### Problem to solve
The entries below hold a line with "Islamic Names (With Meanings)" and a line with "ベビー枕▼3ヶ月〜3歳(枕)". Return those lines and all that lie between them, exactly and only.

### Data to examine
-=-=-=-=-

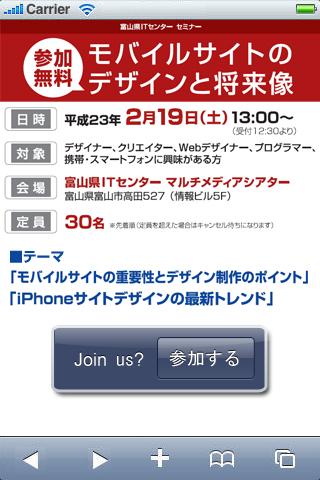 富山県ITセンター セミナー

-=-=-=-=-

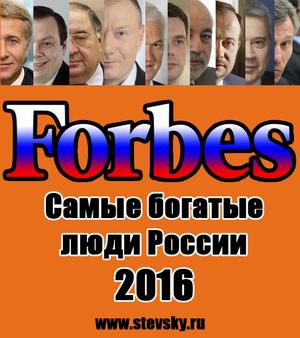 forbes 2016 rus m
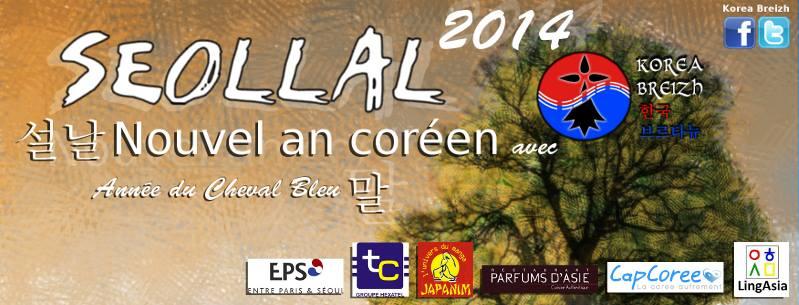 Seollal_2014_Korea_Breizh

-=-=-=-=-

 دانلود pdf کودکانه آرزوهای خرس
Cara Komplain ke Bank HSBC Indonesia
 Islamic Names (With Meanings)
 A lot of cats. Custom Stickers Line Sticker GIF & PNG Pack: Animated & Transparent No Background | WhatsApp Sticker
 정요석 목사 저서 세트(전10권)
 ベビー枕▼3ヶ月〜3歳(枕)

-=-=-=-=-

### Response to the task
 Islamic Names (With Meanings)
 A lot of cats. Custom Stickers Line Sticker GIF & PNG Pack: Animated & Transparent No Background | WhatsApp Sticker
 정요석 목사 저서 세트(전10권)
 ベビー枕▼3ヶ月〜3歳(枕)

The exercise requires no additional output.